**Requisitos do exercício:**
a) Liste todos os números escritos em algarismos no trecho sobre a entrevista na Veja.
b) Apresente o que vem a seguir no trecho sobre a entrevista na Veja, começando logo após a última frase.

**Trecho selecionado:**
####################

A revista "Veja" desta semana publica uma entrevista com o corretor de seguros Marcelo Paixão de Araújo, que torturou cerca de 30 pessoas durante o regime militar. Não se arrepende do que fez. Aliás, parece que neste país ninguém se arrepende de nada.
Araújo conta com grande naturalidade e bom humor sua participação nas atividades do 12º Regimento de Infantaria do Exército, de 1968 a 1971. Perguntado se quem tortura age como um monstro, reagiu indignado: "Não. Essas práticas eram normais entre nós. Quem eu achava que era monstro eram os sádicos. Eu mesmo afastei dois sargentos. Não queria sádicos trabalhando comigo".

####################

**Dados armazenados:**

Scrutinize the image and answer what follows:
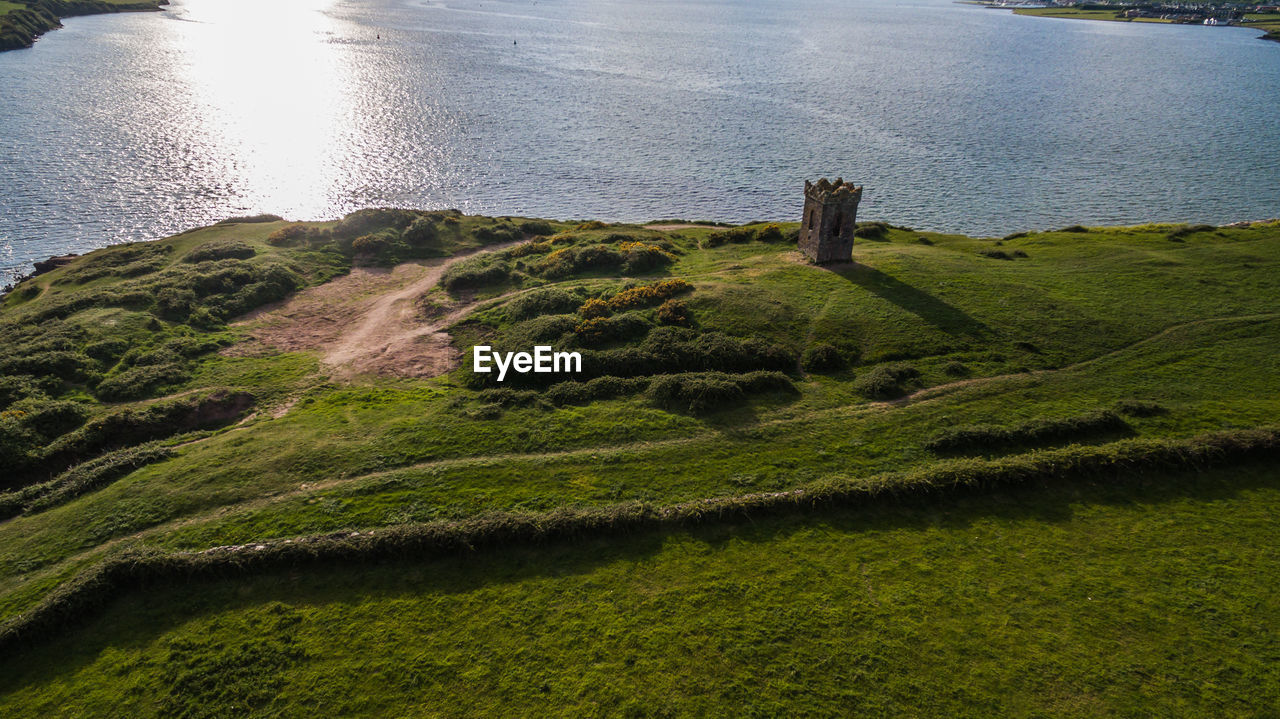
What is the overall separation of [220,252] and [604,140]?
77075 millimetres

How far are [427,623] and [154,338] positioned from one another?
35.5 meters

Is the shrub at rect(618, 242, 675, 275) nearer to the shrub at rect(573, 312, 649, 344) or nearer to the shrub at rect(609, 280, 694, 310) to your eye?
the shrub at rect(609, 280, 694, 310)

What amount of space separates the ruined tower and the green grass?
1061 inches

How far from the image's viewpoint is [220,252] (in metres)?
58.6

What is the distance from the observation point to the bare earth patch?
4269cm

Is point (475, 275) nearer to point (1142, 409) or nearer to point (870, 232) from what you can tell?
point (870, 232)

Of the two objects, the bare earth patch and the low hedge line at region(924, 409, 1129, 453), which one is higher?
the low hedge line at region(924, 409, 1129, 453)

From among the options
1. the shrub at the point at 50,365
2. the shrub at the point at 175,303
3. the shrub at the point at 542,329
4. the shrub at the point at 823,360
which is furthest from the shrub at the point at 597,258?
the shrub at the point at 50,365

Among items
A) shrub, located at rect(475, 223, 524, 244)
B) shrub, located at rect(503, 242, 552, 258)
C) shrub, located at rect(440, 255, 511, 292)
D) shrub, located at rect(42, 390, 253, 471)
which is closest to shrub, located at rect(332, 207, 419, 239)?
shrub, located at rect(475, 223, 524, 244)

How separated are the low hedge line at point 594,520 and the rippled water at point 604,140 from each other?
59.7 m

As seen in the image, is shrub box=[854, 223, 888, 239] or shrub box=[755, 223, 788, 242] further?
shrub box=[854, 223, 888, 239]

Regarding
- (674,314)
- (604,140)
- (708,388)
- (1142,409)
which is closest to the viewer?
(1142,409)

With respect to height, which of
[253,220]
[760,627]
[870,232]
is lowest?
[760,627]

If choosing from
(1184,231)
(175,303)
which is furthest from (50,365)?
(1184,231)
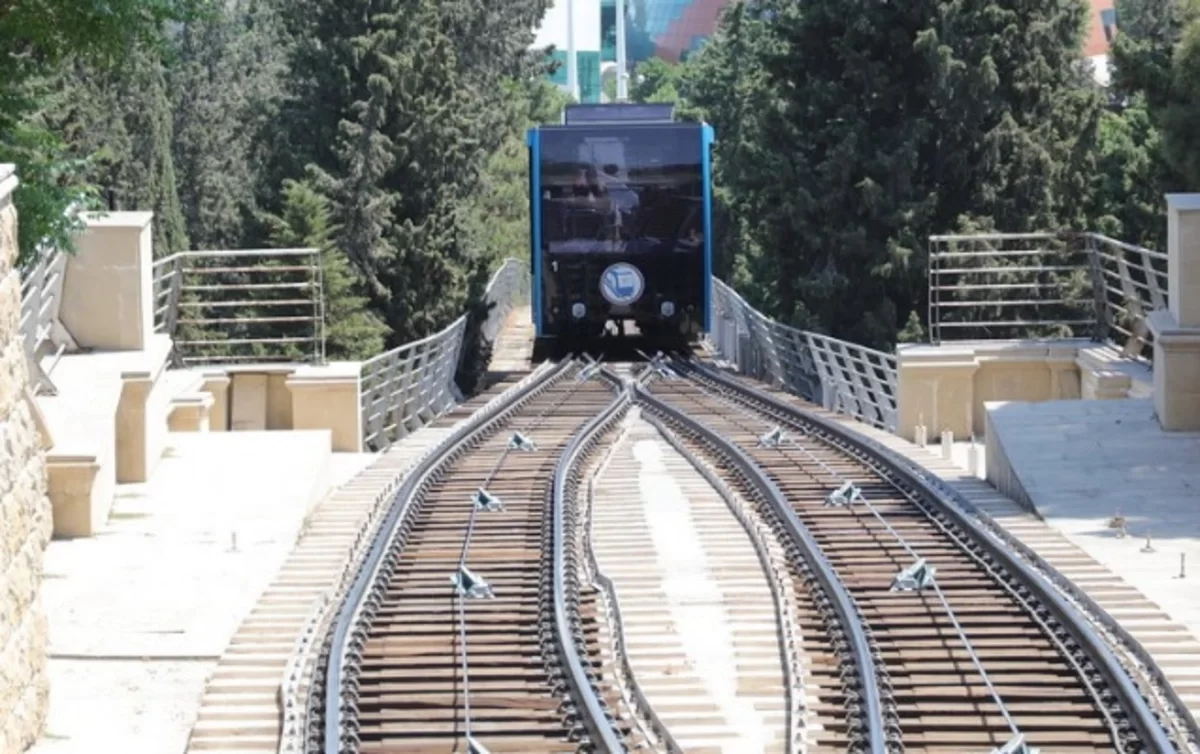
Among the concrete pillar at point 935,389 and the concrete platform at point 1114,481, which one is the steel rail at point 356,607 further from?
the concrete platform at point 1114,481

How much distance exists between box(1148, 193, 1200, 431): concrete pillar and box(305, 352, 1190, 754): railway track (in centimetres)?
229

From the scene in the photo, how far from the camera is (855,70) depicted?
4300 centimetres

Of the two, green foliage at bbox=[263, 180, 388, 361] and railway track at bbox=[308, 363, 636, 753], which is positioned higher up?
green foliage at bbox=[263, 180, 388, 361]

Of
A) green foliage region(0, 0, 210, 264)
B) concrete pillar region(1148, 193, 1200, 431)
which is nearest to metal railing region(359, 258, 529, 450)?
green foliage region(0, 0, 210, 264)

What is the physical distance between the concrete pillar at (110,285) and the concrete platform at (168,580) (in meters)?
0.99

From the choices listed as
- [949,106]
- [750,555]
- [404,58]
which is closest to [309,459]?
[750,555]

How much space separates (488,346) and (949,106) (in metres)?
9.51

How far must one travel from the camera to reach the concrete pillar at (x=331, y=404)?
938 inches

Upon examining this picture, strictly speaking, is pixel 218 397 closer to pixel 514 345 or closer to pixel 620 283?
pixel 620 283

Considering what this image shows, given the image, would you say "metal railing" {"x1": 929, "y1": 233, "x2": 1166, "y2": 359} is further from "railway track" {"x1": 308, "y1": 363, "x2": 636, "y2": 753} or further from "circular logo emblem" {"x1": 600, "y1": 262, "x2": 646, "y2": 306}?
"railway track" {"x1": 308, "y1": 363, "x2": 636, "y2": 753}

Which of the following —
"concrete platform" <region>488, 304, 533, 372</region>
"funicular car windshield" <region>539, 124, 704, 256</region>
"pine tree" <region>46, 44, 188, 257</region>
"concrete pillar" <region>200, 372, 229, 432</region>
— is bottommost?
"concrete platform" <region>488, 304, 533, 372</region>

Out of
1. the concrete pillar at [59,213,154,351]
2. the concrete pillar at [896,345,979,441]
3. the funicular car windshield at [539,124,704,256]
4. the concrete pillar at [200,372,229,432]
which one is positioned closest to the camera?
the concrete pillar at [59,213,154,351]

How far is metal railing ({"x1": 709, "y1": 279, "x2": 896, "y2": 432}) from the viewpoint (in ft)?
87.9

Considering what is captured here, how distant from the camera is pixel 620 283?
36.3m
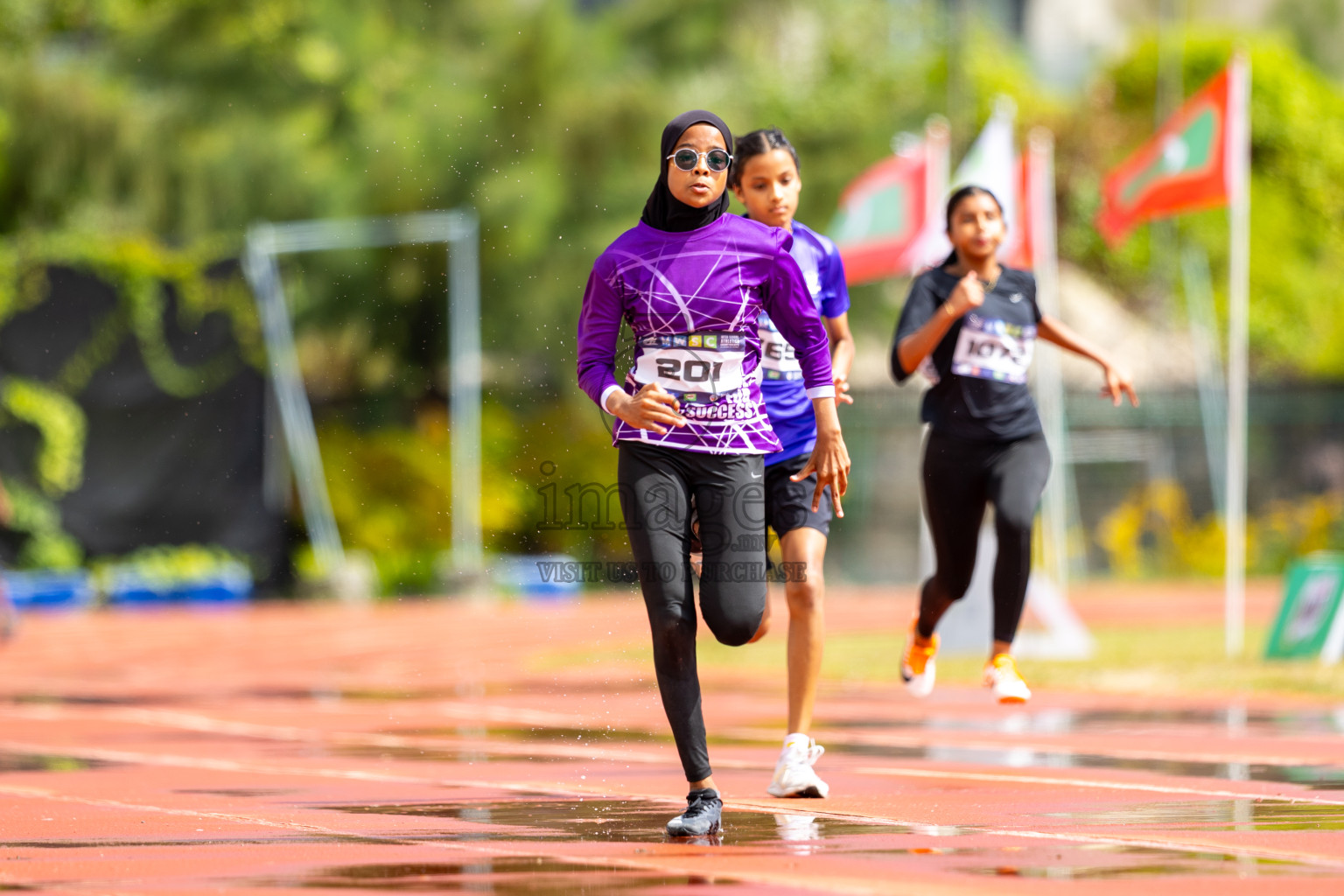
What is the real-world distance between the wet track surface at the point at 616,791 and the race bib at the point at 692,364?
1.20 metres

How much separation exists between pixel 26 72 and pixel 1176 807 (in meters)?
Answer: 22.8

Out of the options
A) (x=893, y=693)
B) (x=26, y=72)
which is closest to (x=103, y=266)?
(x=26, y=72)

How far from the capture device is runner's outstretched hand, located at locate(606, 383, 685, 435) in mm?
4879

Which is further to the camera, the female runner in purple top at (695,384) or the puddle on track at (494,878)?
the female runner in purple top at (695,384)

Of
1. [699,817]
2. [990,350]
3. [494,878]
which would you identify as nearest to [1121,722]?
[990,350]

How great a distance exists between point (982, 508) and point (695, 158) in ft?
8.81

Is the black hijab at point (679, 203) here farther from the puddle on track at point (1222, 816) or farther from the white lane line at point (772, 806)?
the puddle on track at point (1222, 816)

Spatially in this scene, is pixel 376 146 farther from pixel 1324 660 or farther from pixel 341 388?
pixel 1324 660

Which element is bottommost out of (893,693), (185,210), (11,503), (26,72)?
(893,693)

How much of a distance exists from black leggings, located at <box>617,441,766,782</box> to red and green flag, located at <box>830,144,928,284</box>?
11998 millimetres

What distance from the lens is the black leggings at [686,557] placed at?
4969 mm

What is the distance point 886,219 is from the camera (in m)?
17.6

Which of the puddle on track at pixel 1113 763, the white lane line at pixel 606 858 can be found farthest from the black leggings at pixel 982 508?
the white lane line at pixel 606 858

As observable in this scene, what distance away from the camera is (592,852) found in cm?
455
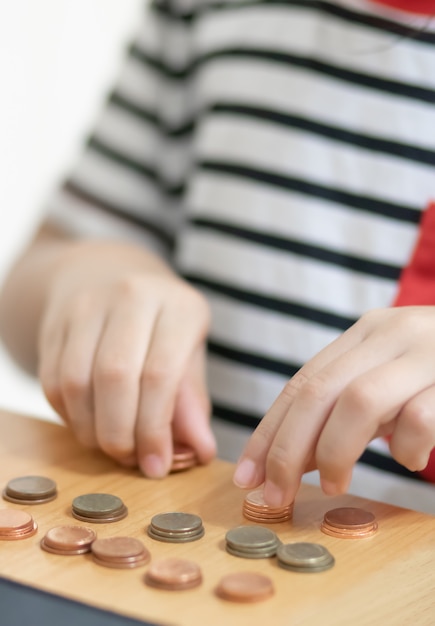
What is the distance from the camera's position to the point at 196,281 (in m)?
0.89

####################

**Resultados do exercício:**
a) 30, 12º, 1968, 1971

b)
Sem ser sádico, portanto, Araújo diz que "gostava muito de aplicar a palmatória" e de aplicar choques elétricos nos dedos dos presos. Uma de suas vítimas conta: "Marcelo apagava o cigarro no meu corpo, mas a pior coisa que fez foi me deitar no chão, colocar um cabo de vassoura no meu pescoço e subir em cima". Mas sádico ele diz que não era.
Caetano Veloso celebrizou a idéia de que "de perto, ninguém é normal". Tendo a achar que o inverso também é verdadeiro. De perto, qualquer monstro é normal. Não duvido que, se encontrasse Hitler pessoalmente, poderia ficar com a impressão de que se tratava de um cavalheiro de trato afável e conversação interessante. O maníaco do parque nos incomoda por estar plenamente lúcido e equilibrado durante a maior parte do tempo.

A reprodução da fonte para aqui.